Sur le plan environnemental, le laitier BOF est aujourd’hui largement valorisé, notamment en technique routière, en granulats ou dans certaines applications de génie civil selon les normes locales et la qualité du matériau. Une bonne estimation en amont facilite la logistique, la traçabilité et le choix des filières de valorisation.

Bonnes pratiques pour fiabiliser le calcul

  • Utiliser des analyses réelles de fonte chaude, idéalement par poche.
  • Renseigner des ajouts de chaux et dolomie exprimés sur la même base de tonnage.
  • Vérifier la cohérence entre FeO visé et pratiques de fin de soufflage.
  • Tenir compte de la pureté réelle des fondants pour approcher la basicité utile.
  • Comparer régulièrement le calcul théorique aux mesures usine, notamment la pesée des pots à laitier ou les bilans de matière.
  • Mettre à jour les coefficients si l’atelier change de charge, de qualité ou de stratégie d’oxygénation.

Limites de l’approche simplifiée

Ce calculateur est volontairement pragmatique. Il ne traite pas explicitement tous les phénomènes possibles: dissolution incomplète de la chaux, report de SiO2 provenant de la ferraille ou du minerai, oxydation d’autres éléments, pertes de métal dans les projections, réactions avec les réfractaires, ou encore dépendance thermodynamique de la déphosphoration à la température. Pour des études de procédé détaillées, il convient d’utiliser un modèle d’atelier plus complet et des analyses de laitier mesurées.

Néanmoins, pour la majorité des usages opérationnels, cette estimation offre un excellent compromis entre simplicité et utilité. Elle aide à raisonner rapidement l’effet d’une variation de Si, d’une hausse de chaux ou d’un changement de FeO sur le tonnage final de laitier.

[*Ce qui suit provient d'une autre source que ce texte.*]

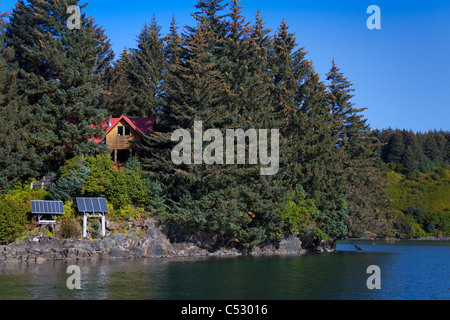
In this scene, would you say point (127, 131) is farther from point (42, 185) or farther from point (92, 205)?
point (92, 205)

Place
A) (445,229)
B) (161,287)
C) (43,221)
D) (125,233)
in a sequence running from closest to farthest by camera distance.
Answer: (161,287) → (43,221) → (125,233) → (445,229)

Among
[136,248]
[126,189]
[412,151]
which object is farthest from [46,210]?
[412,151]

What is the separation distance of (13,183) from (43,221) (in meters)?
7.04

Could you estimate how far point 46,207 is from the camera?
40375 millimetres

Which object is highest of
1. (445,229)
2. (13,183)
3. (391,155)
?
(391,155)

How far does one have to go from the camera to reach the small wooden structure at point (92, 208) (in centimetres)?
4103

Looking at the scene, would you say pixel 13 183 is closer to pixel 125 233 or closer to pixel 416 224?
pixel 125 233

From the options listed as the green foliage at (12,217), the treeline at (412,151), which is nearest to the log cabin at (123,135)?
the green foliage at (12,217)

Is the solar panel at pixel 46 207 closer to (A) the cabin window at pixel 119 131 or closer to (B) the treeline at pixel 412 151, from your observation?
(A) the cabin window at pixel 119 131

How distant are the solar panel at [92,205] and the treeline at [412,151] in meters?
104

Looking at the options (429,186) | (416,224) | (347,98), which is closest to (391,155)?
(429,186)

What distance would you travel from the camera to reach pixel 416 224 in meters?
117

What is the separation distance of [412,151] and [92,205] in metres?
114

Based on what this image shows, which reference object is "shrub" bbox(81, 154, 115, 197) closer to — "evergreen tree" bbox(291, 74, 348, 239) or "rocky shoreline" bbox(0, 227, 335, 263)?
"rocky shoreline" bbox(0, 227, 335, 263)
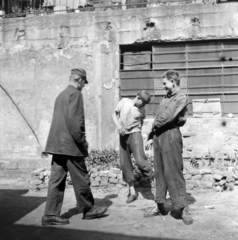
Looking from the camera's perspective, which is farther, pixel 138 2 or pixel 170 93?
pixel 138 2

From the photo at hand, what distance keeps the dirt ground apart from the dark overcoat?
923mm

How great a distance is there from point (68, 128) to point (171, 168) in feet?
4.54

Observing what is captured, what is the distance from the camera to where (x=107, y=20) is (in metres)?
8.74

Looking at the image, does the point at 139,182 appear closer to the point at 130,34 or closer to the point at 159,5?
the point at 130,34

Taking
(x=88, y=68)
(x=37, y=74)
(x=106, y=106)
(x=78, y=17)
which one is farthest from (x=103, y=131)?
(x=78, y=17)

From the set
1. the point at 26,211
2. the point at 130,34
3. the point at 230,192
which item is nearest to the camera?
the point at 26,211

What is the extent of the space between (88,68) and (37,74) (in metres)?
1.32

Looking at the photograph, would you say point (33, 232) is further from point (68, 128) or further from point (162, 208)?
point (162, 208)

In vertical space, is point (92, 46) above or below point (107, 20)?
below

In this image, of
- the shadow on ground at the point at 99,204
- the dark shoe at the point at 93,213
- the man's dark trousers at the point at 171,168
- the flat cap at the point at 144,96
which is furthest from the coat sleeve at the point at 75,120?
the flat cap at the point at 144,96

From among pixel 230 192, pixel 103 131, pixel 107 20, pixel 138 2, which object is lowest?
pixel 230 192

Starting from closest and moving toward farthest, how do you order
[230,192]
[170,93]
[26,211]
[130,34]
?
[170,93] < [26,211] < [230,192] < [130,34]

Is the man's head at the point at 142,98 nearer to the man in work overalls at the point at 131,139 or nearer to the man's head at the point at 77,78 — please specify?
the man in work overalls at the point at 131,139

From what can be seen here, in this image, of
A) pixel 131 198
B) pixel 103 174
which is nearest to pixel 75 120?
pixel 131 198
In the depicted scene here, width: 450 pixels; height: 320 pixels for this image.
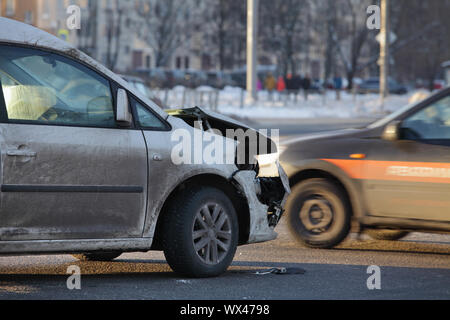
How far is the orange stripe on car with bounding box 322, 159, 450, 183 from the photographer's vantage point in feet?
28.7

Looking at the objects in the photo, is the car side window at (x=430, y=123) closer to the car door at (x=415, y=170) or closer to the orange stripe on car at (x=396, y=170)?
the car door at (x=415, y=170)

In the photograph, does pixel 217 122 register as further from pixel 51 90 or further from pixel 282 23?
pixel 282 23

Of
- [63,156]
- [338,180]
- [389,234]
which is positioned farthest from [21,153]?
[389,234]

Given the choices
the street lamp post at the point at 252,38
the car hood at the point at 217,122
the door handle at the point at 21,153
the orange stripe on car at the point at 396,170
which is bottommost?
the orange stripe on car at the point at 396,170

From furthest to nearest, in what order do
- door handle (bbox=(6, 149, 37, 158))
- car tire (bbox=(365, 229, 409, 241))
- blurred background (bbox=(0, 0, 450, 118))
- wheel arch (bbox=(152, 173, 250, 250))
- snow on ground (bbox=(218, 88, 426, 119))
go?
blurred background (bbox=(0, 0, 450, 118))
snow on ground (bbox=(218, 88, 426, 119))
car tire (bbox=(365, 229, 409, 241))
wheel arch (bbox=(152, 173, 250, 250))
door handle (bbox=(6, 149, 37, 158))

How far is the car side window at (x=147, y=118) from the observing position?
7.46 meters

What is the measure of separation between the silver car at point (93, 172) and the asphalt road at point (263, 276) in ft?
0.96

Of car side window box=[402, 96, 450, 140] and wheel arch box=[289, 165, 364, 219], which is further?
wheel arch box=[289, 165, 364, 219]

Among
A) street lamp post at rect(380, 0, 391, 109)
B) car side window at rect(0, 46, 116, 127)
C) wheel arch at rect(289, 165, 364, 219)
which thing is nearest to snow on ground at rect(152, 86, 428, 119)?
street lamp post at rect(380, 0, 391, 109)

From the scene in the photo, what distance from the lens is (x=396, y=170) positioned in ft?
29.5

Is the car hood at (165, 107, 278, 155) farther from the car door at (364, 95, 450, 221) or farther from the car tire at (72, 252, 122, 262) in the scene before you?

Sources techniques et liens d’autorité

Pour approfondir le sujet, vous pouvez consulter des ressources de référence issues d’organismes reconnus:

Conclusion

Le calcul de masse de laitier en convertisseur à oxygène est un outil de décision fondamental pour l’aciérie. En reliant la composition de la fonte, les additions de fondants et l’oxydation finale du laitier, il devient possible d’estimer rapidement le tonnage de laitier, la charge sur les équipements aval et le niveau probable de pertes métalliques. L’outil proposé ici permet de réaliser cette estimation de manière claire, interactive et immédiatement exploitable. Pour les responsables procédé, métallurgistes, chefs de poste et ingénieurs méthodes, il constitue une base robuste pour comparer des scénarios et mieux piloter la performance BOF.